Don’t rely solely on the “case rate.” Take into account the “base rate” – the prior probabilities of profit or loss.
Don’t be seduced by recent rates of return for individual stocks or the market when they deviate sharply from past norms (the “case rate”). Long-term returns of stocks (the “base rate”) are far more likely to be established again. If returns are particularly high or low, they are likely to be abnormal.
Don’t expect the strategy you adopt will prove a quick success in the market; give it a reasonable time to work out.
The push toward an average rate of return is a fundamental principle of competitive markets.
It is far safer to project a continuation of the psychological reactions of investors than it is to project the visibility of the companies themselves.
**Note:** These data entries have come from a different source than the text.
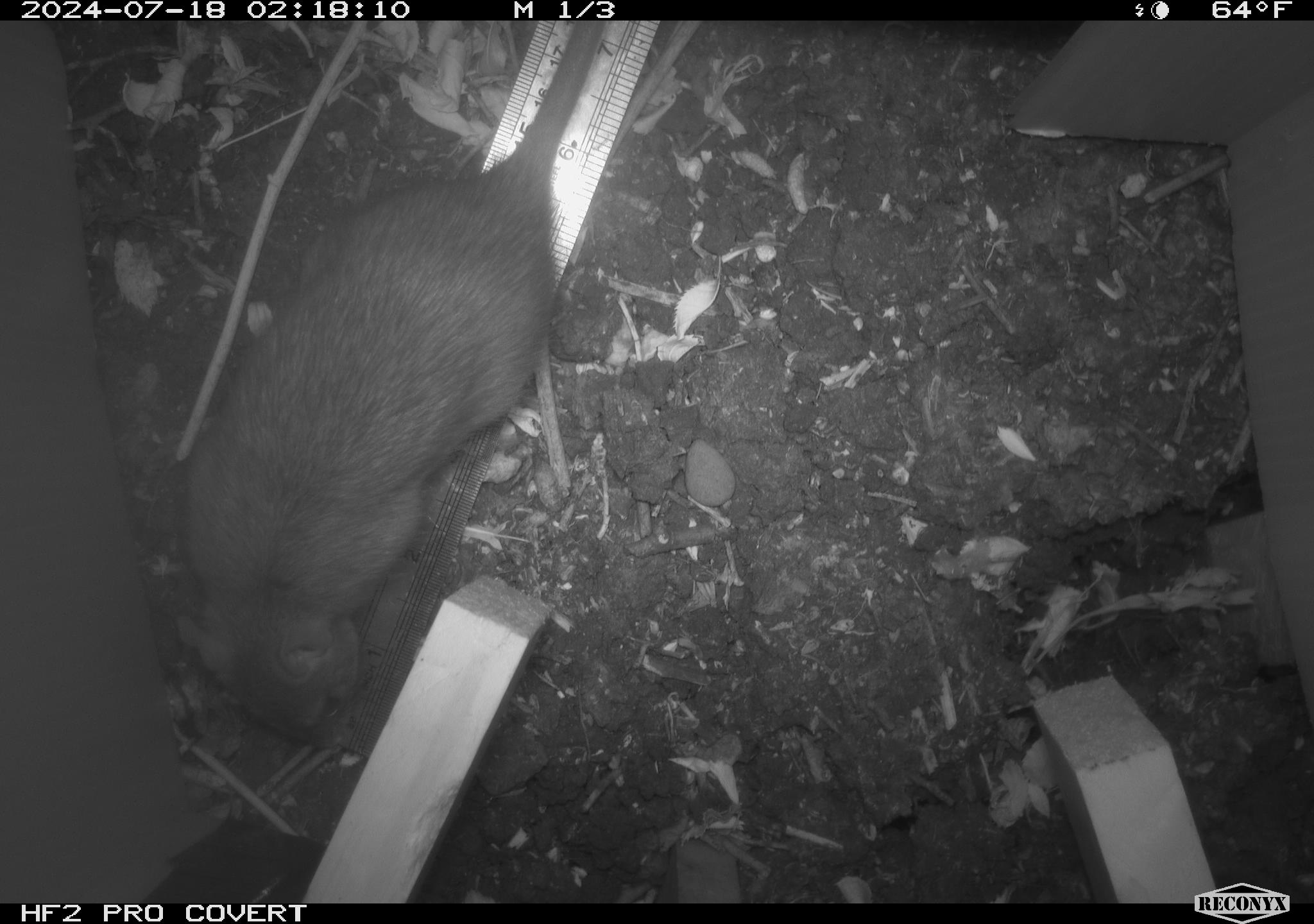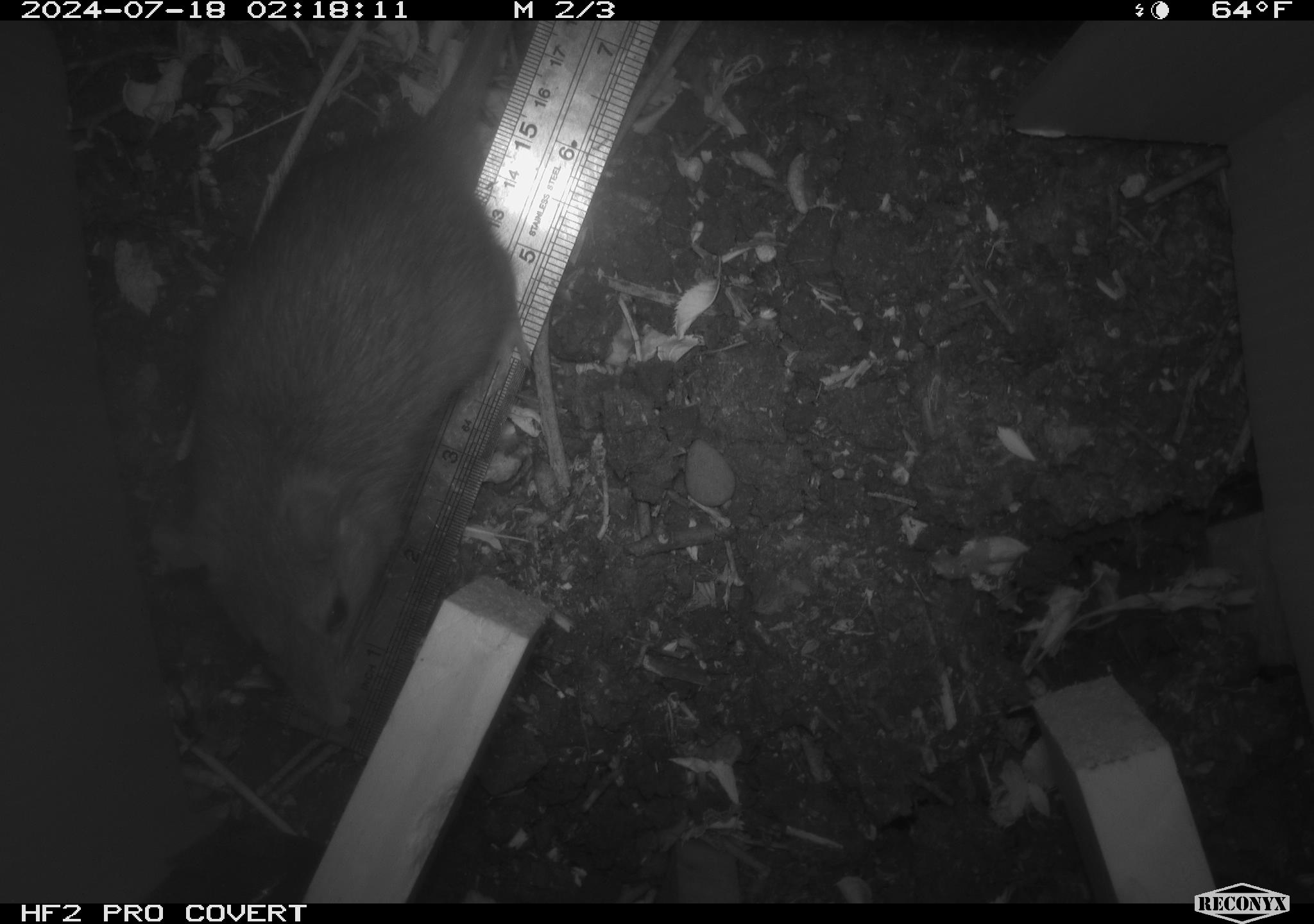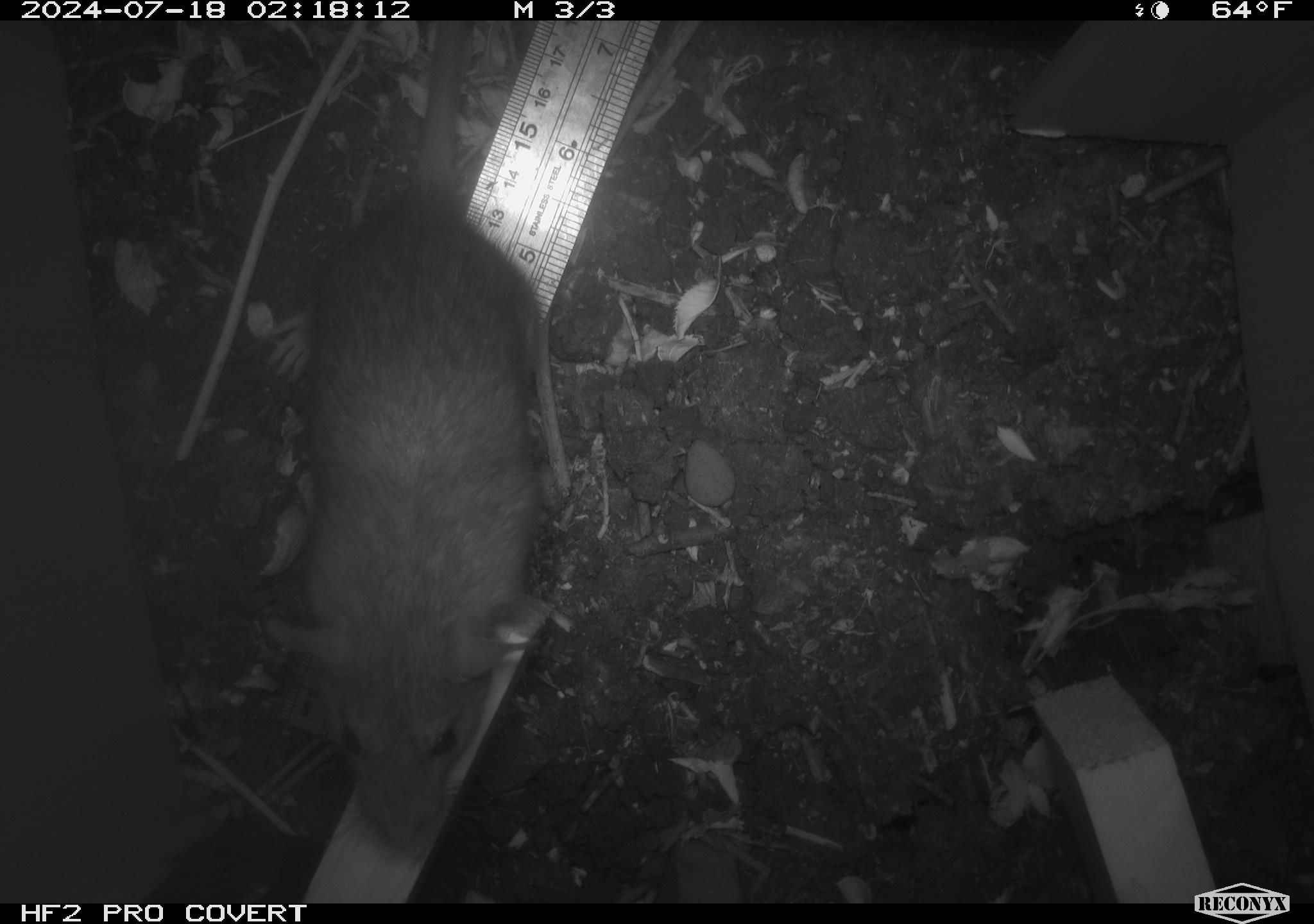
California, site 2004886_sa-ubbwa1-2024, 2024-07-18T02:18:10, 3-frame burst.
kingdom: Animalia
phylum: Chordata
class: Mammalia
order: Rodentia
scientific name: Rodentia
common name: woodrat or rat or mouse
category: woodrat or rat or mouse species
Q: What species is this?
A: Woodrat or rat or mouse species (woodrat or rat or mouse) (Rodentia).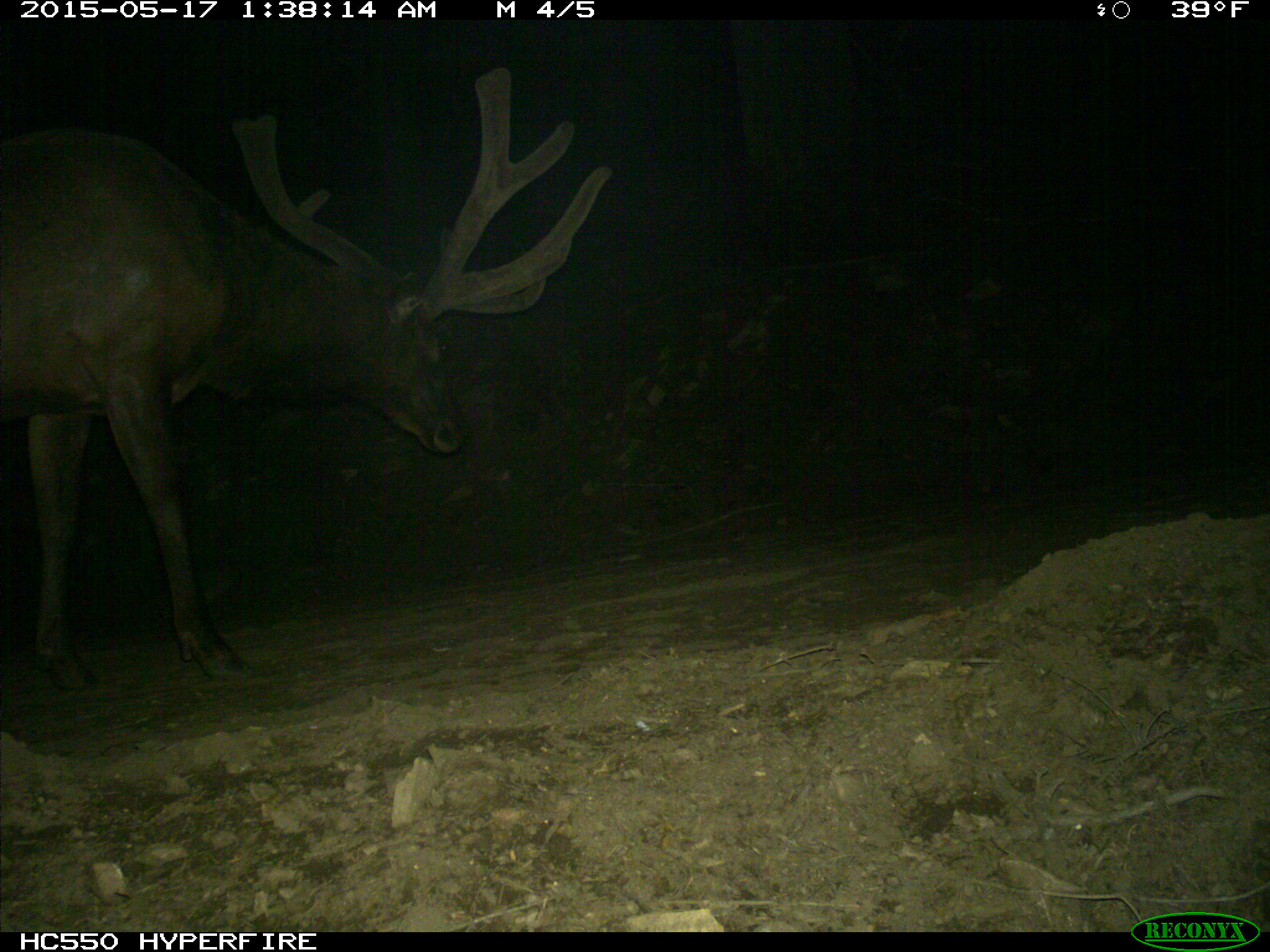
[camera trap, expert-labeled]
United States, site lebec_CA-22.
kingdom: Animalia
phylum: Chordata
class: Mammalia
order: Artiodactyla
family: Cervidae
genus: Cervus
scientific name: Cervus canadensis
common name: elk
Cervus canadensis (elk).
Political and financial crisis lead investors to sell stocks. This is precisely the wrong reaction. Buy during a panic, don’t sell.
In a crisis, carefully analyze the reasons put forward to support lower stock prices – more often than not they will disintegrate under scrutiny.
- Diversify extensively. No matter how cheap a group of stocks looks, you never know for sure that you aren’t getting a clinker.
- Use the value lifelines as explained. In a crisis, these criteria get dramatically better as prices plummet, markedly improving your chances of a big score.
Volatility is not risk. Avoid investment advice based on volatility.
Small-cap investing: Buy companies that are strong financially (normally no more than 60% debt in the capital structure for a manufacturing firm).
Small-cap investing: Buy companies with increasing and well-protected dividends that also provide an above-market yield.
Small-cap investing: Pick companies with above-average earnings growth rates.
Small-cap investing: Diversify widely, particularly in small companies, because these issues have far less liquidity. A good portfolio should contain about twice as many stocks as an equivalent large-cap one.
Small-cap investing: Be patient. Nothing works every year, but when smaller caps click, returns are often tremendous.
Small-company trading: Don’t trade thin issues with large spreads unless you are almost certain you have a big winner.
When making a trade in small, illiquid stocks, consider not only commissions, but also the bid/ask spread to see how large your total cost will be.
Avoid the small, fast-track mutual funds. The track often ends at the bottom of a cliff.
A given in markets is that perceptions change rapidly.
Which rules are most applicable to you? Which rules do you think are not worth following at all?